Thursday, February 25, 2021

Barrier Breakers: 1954 Nino Escalera - Cincinnati Redlegs

The Reds (or Redlegs as they were called at the time) were the second to last NL team to integrate.  On April 17, 1954 they debuted two black players.  Nino Escalera and Chuck Harmon,  Nino pinch hit to lead off the 7th inning with a single.  The very next batter was Chuck Harmon, also pinch hitting.  He popped out. 

Nino hit a meager .159 in 1954 then returned to the minors until retiring in 1962.  The player that was one at-bat later, and the second black player on the Reds, hit a mildly better .238. Chuck Harmon would play for the Redlegs, Cardinals and Phillies until 1957.  He never rose above a utility player but did have a somewhat better career than Escalera.  He also had Topps cards in 1954, 55, 56, 57 and 58. Nino never had a card.
Allegedly, it was manager Rogers Hornsby that didn't want black players on the team.  The Hall of Famer managed the Reds in 1952 and 53. I understand that Hornsby's views were not far from the norm of that era. But by 1952, he hadn't managed a team above a 6th place finish in 20 years.  I had always felt the front office in Cincinnati was cowardly for believing that keeping Reds moniker would somehow confuse people into thinking they communist sympathizers.  My opinion of that era's management is even lower for allowing their manager's racial bias cloud his decision making.

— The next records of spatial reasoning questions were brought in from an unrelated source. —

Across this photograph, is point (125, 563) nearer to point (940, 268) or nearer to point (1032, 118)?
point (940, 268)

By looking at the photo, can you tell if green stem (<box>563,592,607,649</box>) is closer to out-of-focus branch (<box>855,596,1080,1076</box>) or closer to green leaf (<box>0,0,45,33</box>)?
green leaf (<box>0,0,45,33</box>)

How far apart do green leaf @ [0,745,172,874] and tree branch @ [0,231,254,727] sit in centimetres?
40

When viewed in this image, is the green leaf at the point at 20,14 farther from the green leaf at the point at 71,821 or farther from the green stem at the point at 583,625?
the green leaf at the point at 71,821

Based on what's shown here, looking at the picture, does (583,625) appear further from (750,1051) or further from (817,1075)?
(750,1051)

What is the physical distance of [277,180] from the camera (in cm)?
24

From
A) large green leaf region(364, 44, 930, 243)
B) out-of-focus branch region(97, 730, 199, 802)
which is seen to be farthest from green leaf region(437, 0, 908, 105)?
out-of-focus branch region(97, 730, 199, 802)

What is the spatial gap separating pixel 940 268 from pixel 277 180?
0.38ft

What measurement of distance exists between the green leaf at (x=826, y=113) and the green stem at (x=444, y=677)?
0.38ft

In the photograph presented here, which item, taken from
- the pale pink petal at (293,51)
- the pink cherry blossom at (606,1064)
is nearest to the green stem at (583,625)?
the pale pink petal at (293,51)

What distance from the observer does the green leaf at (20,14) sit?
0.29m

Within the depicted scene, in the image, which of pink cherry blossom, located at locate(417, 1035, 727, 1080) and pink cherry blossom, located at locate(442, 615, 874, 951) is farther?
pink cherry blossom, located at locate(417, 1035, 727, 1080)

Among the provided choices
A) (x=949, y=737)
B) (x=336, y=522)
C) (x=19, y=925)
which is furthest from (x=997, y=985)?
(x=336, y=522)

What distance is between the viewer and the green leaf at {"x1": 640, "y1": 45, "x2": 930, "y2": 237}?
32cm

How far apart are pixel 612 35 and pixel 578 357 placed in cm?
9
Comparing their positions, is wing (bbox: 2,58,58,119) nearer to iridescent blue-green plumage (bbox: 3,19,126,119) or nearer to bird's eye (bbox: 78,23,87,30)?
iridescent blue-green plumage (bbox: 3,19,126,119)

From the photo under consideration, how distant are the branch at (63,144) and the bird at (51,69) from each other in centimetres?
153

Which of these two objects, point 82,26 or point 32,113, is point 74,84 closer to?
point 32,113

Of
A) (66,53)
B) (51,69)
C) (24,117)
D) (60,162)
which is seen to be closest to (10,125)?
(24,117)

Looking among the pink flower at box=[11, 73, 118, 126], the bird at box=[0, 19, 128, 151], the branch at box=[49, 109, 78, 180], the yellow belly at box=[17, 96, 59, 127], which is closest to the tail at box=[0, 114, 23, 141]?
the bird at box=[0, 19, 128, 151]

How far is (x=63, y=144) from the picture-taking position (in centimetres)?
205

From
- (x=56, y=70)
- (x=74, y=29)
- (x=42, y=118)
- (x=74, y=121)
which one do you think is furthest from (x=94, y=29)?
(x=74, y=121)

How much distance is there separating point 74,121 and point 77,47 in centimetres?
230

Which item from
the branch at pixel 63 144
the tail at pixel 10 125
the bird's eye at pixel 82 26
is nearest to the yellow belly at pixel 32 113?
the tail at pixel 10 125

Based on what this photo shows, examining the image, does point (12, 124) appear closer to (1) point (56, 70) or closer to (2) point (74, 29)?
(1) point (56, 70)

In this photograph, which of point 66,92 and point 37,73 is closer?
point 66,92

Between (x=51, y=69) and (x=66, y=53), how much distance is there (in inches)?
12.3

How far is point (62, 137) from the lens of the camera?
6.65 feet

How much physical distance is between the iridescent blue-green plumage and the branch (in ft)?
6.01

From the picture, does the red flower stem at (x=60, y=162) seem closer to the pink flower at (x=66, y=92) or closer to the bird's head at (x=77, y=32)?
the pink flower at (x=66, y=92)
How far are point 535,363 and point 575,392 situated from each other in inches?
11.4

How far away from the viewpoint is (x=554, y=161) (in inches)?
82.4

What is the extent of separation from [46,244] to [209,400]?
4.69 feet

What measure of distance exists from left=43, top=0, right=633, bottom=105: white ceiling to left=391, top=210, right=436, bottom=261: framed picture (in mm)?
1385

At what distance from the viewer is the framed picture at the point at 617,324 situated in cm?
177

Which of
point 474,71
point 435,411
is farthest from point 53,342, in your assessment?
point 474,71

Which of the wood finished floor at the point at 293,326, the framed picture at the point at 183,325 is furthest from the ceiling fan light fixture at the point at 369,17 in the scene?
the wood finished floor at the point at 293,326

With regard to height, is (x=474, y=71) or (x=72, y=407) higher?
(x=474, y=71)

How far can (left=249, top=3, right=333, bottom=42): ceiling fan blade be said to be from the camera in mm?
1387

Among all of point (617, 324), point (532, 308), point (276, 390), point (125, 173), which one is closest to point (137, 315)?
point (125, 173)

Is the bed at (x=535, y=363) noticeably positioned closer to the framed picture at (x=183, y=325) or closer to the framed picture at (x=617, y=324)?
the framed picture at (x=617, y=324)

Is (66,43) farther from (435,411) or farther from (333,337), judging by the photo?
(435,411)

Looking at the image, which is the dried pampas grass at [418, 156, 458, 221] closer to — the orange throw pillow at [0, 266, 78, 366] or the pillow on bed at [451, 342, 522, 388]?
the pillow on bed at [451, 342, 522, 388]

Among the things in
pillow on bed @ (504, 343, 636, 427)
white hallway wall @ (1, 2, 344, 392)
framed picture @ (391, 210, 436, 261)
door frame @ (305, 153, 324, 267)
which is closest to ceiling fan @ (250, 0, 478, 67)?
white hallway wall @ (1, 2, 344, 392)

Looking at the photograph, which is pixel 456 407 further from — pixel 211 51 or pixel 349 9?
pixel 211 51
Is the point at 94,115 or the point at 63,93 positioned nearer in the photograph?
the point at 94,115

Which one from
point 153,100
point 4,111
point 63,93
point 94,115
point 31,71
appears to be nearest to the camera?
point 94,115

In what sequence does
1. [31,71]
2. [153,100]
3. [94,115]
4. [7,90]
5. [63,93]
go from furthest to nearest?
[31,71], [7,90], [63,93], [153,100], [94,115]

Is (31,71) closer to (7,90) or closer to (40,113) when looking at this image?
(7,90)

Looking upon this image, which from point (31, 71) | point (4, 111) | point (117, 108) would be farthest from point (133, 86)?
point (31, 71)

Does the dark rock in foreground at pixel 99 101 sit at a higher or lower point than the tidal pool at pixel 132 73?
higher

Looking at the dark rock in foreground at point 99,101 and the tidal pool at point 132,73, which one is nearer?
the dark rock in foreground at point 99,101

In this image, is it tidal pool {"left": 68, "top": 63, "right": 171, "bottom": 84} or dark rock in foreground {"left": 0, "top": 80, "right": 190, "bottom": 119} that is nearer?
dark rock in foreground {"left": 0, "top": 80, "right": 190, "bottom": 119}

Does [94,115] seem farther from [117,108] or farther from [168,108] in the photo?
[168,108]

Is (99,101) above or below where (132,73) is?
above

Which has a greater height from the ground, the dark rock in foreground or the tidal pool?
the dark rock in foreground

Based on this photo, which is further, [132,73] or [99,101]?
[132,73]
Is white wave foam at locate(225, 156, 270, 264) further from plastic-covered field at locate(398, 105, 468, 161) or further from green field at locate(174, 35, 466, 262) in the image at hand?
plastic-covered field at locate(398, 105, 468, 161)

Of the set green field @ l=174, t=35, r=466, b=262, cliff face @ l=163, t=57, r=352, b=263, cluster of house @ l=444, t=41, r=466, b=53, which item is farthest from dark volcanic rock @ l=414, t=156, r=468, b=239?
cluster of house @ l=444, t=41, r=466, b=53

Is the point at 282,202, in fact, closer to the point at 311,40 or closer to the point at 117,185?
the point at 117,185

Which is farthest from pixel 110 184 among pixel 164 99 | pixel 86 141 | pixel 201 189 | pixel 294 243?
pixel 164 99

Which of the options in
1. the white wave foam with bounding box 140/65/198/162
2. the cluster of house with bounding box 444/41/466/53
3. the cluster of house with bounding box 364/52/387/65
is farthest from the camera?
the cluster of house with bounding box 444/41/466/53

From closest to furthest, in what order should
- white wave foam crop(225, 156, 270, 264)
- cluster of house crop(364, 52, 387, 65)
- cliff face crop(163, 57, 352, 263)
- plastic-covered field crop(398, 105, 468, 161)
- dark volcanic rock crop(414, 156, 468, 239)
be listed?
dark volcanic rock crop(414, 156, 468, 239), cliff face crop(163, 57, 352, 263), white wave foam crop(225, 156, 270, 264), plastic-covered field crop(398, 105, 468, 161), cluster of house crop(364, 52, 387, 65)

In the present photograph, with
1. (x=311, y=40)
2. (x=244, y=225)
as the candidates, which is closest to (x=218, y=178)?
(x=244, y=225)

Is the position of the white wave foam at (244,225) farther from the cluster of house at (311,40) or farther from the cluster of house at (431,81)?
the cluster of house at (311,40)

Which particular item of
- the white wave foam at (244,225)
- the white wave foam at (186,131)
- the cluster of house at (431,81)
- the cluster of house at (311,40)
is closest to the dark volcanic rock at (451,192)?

On a more positive note,  by 1956, Cincinnati had more African American players than any other Major League team with 8. 


Tuesday, February 23, 2021

Barrier Breakers: 1954 Curt Roberts - Pittsburgh Pirates


Curt Roberts played professional ball from 1947-1963.  He began as a shortstop for the Kansas City Monarchs. He was signed by the Braves in 1951. In 1952 he was signed by the Pirates General manager Branch Rickey. He was promoted to the Big Leagues at the beginning of the 1954 season and became their everyday second baseman and the first African American on the Bucs.  After struggling in 1955 he was sent down to the minors. He reclaimed his job in 1956 only to lose it to future Hall of Famer Bill Mazeroski.

In June of '56 he was traded to the A's as part of a three-player deal. Prior to the 1957 season he was dealt again to the Yankees as part of an eleven player swap. In all he played minor league ball for six different franchises; Braves, Pirates, A's, Yankees, Dodgers and White Sox, but he never made it back to the Majors after the 1956 season.

Friday, February 19, 2021

Barrier Breakers: John Kennedy, Philadelphia Phillies

It's been a while since I posted to this series.  The truth is I was hoping to find a better photo to use.  As it is, I colorized this black and white photo of John Kennedy and superimposed him into Connie Mack Stadium. I'm not really happy with the final product but at some point I need to quit tinkering and move on.

Although John Kennedy broke the color barrier with the Phillies, his career was brief.  He played in just five MLB games. Three times he came in as a pinch runner, twice as a defensive replacement late in the game.  In all he had just two plate appearances. He struck out and grounded out. The first black player to register a base hit with the Phillies was Tony Curry in 1960.  

It is odd that the Phillies were so late to integrate.  It may have been quite a bit different.  I had posted earlier about Bill Veeck who claimed in his 1961 autobiography that he tried to buy the Phillies in 1943.  He claimed his plan was to populate the team with top negro league players. Click Here to see that old post.

Because his career with the Phillies was so short, it was difficult to find a suitable photo. If anybody can find a better photo, I'd love to have a do-over.